Some key changes in B.C.’s new water law include the following:

  • the regulatory scheme for the diversion and use of stream water will now be applied to both stream water (i.e. rivers, lakes) and groundwater (i.e. water source wells, water source dugouts);
  • greater – and different – scrutiny of applications;
  • a more prescribed system of notifying potentially affected rights holders, and related standing rules;
  • substantially more regulatory powers to adjust water withdrawals for environmental protection purposes;
  • important nuancing regarding water storage rules;
  • more emphasis (at least on paper) for resource planning; and
  • changes to, or new requirements for, fees, rentals and charges.

The province has built in a lead time for existing water users to apply for new licences. There are, however, advantages to applying early, including having fees waived and securing priority in rights.

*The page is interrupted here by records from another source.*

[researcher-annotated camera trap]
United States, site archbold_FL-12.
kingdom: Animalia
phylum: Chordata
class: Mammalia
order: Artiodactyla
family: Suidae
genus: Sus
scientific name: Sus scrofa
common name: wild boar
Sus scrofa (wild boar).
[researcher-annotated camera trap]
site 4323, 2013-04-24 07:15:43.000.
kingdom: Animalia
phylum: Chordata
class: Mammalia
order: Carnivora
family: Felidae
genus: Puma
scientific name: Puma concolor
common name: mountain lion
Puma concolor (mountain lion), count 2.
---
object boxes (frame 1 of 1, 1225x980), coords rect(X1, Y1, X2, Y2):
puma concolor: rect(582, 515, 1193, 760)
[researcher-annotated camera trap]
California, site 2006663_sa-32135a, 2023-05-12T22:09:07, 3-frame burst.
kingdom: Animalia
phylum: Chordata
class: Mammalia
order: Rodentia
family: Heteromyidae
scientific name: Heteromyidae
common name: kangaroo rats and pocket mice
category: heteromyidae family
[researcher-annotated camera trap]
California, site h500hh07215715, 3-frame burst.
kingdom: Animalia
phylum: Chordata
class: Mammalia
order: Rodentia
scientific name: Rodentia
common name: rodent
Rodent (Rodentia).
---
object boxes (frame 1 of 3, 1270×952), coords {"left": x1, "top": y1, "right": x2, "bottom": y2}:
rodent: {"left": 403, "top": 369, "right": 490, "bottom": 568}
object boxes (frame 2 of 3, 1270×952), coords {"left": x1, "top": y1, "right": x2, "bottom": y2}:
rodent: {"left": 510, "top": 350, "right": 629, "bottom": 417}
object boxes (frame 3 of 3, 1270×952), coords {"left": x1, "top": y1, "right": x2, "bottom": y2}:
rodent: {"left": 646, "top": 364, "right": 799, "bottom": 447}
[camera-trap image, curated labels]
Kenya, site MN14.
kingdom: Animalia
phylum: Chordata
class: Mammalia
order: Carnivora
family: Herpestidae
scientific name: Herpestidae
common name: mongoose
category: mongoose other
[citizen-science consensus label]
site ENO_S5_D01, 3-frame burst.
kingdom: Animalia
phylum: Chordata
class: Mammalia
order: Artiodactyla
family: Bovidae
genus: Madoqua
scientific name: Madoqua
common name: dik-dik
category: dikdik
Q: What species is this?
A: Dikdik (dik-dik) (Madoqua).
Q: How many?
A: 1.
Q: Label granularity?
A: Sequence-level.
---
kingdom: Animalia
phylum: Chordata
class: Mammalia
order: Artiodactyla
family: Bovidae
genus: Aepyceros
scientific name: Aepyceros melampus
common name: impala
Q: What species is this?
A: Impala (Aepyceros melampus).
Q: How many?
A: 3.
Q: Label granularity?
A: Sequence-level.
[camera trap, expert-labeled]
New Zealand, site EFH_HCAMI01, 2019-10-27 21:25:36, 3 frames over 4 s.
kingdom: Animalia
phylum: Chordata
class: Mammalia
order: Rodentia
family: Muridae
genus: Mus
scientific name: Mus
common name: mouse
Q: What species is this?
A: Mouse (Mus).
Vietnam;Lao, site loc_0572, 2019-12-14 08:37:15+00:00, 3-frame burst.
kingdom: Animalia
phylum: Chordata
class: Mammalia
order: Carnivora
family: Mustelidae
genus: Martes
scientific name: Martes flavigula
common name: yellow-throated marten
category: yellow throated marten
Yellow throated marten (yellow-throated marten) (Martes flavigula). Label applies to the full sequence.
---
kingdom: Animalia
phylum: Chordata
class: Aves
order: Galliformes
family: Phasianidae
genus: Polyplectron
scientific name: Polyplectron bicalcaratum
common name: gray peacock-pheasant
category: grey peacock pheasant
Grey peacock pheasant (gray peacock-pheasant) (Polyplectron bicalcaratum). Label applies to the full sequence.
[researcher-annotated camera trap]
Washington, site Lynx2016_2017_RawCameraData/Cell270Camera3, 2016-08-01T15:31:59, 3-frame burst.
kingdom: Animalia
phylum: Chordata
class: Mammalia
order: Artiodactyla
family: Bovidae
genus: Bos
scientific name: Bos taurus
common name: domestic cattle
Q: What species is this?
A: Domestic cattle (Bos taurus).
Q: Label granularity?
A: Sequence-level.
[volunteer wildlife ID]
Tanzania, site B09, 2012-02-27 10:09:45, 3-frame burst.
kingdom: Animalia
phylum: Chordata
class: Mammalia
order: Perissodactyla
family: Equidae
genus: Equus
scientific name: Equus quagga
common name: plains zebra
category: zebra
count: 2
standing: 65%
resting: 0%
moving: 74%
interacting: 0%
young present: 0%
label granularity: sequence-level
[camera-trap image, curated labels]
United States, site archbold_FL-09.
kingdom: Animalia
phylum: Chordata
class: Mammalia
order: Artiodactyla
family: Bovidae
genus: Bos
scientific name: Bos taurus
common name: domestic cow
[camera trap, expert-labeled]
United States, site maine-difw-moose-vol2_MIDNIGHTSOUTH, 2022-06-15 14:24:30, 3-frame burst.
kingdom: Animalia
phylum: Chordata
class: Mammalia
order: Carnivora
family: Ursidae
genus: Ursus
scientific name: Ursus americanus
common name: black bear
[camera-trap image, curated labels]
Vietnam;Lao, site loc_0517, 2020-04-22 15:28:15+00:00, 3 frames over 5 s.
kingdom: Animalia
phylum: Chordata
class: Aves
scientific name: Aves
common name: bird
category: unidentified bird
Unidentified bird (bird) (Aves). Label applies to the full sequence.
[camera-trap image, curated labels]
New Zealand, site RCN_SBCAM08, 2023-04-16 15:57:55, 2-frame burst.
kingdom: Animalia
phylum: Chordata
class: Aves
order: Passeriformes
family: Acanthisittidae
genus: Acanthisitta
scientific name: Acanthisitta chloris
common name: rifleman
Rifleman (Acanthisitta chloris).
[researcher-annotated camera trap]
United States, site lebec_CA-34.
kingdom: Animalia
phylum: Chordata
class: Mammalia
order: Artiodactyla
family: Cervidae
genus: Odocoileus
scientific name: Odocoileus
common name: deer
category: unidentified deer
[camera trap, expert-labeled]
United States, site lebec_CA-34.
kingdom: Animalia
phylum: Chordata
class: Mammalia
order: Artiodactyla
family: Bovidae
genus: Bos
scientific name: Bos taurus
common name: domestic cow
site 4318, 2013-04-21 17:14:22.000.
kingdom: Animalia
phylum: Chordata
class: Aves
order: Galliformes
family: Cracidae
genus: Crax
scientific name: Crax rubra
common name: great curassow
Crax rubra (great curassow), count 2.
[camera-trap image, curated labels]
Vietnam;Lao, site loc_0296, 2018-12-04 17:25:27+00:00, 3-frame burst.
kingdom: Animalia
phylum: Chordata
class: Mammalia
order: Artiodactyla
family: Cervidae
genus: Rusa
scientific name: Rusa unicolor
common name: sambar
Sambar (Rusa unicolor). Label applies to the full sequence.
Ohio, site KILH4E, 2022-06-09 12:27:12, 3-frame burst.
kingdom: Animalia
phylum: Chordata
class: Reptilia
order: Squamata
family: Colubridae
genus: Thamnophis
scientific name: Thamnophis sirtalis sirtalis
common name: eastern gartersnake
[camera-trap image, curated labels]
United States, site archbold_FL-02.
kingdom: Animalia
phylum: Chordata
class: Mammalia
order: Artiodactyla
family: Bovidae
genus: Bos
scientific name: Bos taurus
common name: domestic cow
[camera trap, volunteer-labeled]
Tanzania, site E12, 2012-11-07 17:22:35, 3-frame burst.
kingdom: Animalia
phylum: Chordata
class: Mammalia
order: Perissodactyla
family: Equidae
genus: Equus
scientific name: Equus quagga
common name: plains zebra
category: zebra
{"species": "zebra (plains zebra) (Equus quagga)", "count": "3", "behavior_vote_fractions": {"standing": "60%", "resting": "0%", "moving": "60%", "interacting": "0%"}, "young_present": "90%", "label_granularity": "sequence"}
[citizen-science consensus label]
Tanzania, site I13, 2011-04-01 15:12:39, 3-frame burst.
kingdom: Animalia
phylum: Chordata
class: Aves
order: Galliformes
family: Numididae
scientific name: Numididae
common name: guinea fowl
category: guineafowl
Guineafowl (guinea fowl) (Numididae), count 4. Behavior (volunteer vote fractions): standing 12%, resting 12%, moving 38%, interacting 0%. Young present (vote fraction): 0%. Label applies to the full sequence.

Another important aspect of B.C.’s new water law relates to environmental flow needs, or EFN – which is the “volume & timing of water flow required for the proper functioning of the aquatic ecosystem of the stream”. When reviewing applications, the decision maker must now consider the EFN of a stream, as well as the EFN of aquifers “reasonably likely” of being hydraulically connected to a stream. This requires applicants to carry out significant work in selecting and applying appropriate scientific models (for example, the NorthEast Water Tool, or NEWT). In addition, water users may be required to apply specific mitigation measures or provide compensation where impacts cannot be mitigated.

Notice of water use applications must also be provided to a wide range of rights holders, including authorization holders, riparian owners and land owners whose land is likely to be physically affected if the application is granted. These rights holders have a right to object to the application, and if warranted, a hearing may be held in which both the applicant and objectors have an opportunity to be heard.

The WSA contemplates a variety of new decisions, most of which are appealable to the Environmental Appeal Board. We expect an increasing number of appeals, especially as the new provisions begin to be applied.

The new water regime does not end when applications are granted. New post-authorization powers available to regulators include 30-year automatic reviews of authorizations and water sustainability plans that can be the basis for cancelling or suspending authorizations. Finally, only time will tell what implications B.C.’s new water law has to Aboriginal relations – including existing agreements, and impacts on Treaty and Aboriginal rights.

With these changes, and far-reaching implications, B.C.’s new water law has truly brought the province into a new era of water regulation.